Stored data:
+===+
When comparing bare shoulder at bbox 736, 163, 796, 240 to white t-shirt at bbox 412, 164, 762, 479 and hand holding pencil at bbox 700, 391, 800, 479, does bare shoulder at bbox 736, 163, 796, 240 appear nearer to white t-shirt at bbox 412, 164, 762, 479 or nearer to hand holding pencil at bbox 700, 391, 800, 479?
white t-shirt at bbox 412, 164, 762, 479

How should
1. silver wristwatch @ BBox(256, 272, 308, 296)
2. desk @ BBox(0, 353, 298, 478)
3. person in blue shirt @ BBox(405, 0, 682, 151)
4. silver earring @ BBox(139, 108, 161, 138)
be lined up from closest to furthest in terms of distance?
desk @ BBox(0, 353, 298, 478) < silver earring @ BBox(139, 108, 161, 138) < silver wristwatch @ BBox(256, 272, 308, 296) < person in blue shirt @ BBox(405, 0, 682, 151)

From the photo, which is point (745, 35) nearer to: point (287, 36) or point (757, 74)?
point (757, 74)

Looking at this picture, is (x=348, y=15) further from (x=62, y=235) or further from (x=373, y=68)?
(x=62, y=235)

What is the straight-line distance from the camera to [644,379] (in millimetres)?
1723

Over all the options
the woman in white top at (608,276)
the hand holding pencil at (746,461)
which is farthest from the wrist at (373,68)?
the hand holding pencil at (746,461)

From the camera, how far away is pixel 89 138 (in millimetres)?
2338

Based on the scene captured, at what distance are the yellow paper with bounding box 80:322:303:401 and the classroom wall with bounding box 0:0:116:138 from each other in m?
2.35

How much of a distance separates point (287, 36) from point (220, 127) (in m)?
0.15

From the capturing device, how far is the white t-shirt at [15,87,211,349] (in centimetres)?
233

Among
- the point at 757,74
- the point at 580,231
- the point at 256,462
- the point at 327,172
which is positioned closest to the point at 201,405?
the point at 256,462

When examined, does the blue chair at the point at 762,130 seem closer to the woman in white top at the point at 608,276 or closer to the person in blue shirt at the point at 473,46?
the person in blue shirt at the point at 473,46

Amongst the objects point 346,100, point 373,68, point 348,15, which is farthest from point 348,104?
+===+
> _THE TASK_
Present every line of the records above as a numbered list, leaving out the blank lines.

> _EXERCISE OUTPUT_
1. When comparing bare shoulder at bbox 736, 163, 796, 240 to white t-shirt at bbox 412, 164, 762, 479 and hand holding pencil at bbox 700, 391, 800, 479, does bare shoulder at bbox 736, 163, 796, 240 appear nearer to white t-shirt at bbox 412, 164, 762, 479 or nearer to hand holding pencil at bbox 700, 391, 800, 479?
2. white t-shirt at bbox 412, 164, 762, 479
3. How should
4. 1. silver wristwatch @ BBox(256, 272, 308, 296)
5. 2. desk @ BBox(0, 353, 298, 478)
6. 3. person in blue shirt @ BBox(405, 0, 682, 151)
7. 4. silver earring @ BBox(139, 108, 161, 138)
8. be lined up from closest to furthest in terms of distance?
9. desk @ BBox(0, 353, 298, 478) < silver earring @ BBox(139, 108, 161, 138) < silver wristwatch @ BBox(256, 272, 308, 296) < person in blue shirt @ BBox(405, 0, 682, 151)
10. From the photo, which is point (745, 35) nearer to: point (287, 36) or point (757, 74)?
11. point (757, 74)
12. Looking at this picture, is (x=348, y=15) further from (x=62, y=235) or further from (x=373, y=68)?
13. (x=62, y=235)
14. What is the straight-line distance from the camera to [644,379] (in millimetres)?
15. 1723
16. Over all the options
17. the woman in white top at (608,276)
18. the hand holding pencil at (746,461)
19. which is farthest from the wrist at (373,68)?
20. the hand holding pencil at (746,461)
21. From the camera, how far away is pixel 89 138 (in millimetres)?
22. 2338
23. Based on the scene captured, at what distance are the yellow paper with bounding box 80:322:303:401 and the classroom wall with bounding box 0:0:116:138 from each other in m?
24. 2.35
25. How much of a distance separates point (287, 36) from point (220, 127) (in m)?
26. 0.15
27. From the capturing device, how far is the white t-shirt at [15,87,211,349] (in centimetres)?
28. 233
29. Among
30. - the point at 757,74
31. - the point at 580,231
32. - the point at 256,462
33. - the point at 327,172
34. which is positioned closest to the point at 201,405?
35. the point at 256,462
36. When examined, does the blue chair at the point at 762,130 seem closer to the woman in white top at the point at 608,276 or closer to the person in blue shirt at the point at 473,46?
37. the person in blue shirt at the point at 473,46
38. Amongst the objects point 346,100, point 373,68, point 348,15, which is farthest from point 348,104?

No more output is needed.